* EXERCISE DETAILS: Write every line of the rows below as a JSON list of strings, one string per line, leaving out blank lines and the pictures.

* Rows from a spatial question set:

"""

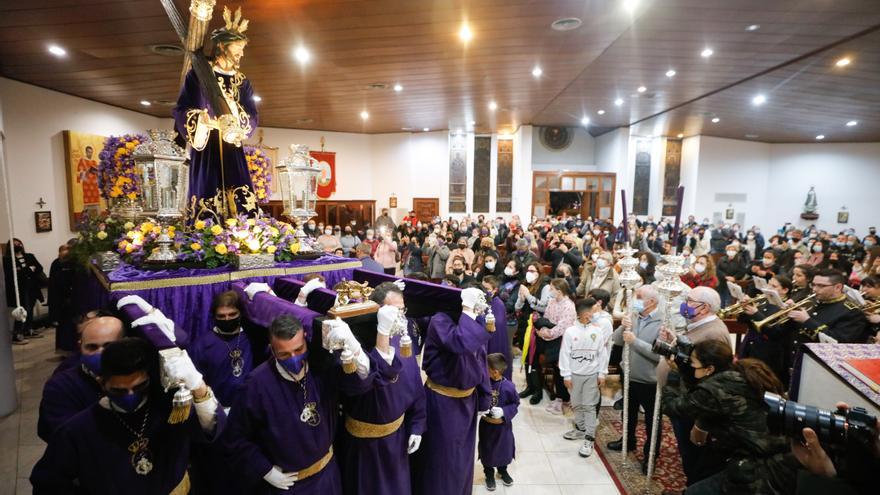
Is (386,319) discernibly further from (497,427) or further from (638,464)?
(638,464)

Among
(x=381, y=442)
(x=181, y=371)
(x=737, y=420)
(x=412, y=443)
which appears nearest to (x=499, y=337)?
(x=412, y=443)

"""

* RESULT FOR THIS TASK:
[
  "Is (386,319) discernibly further from (497,427) or further from (638,464)?",
  "(638,464)",
  "Among",
  "(x=381, y=442)",
  "(x=181, y=371)",
  "(x=737, y=420)",
  "(x=412, y=443)",
  "which appears nearest to (x=499, y=337)?",
  "(x=412, y=443)"
]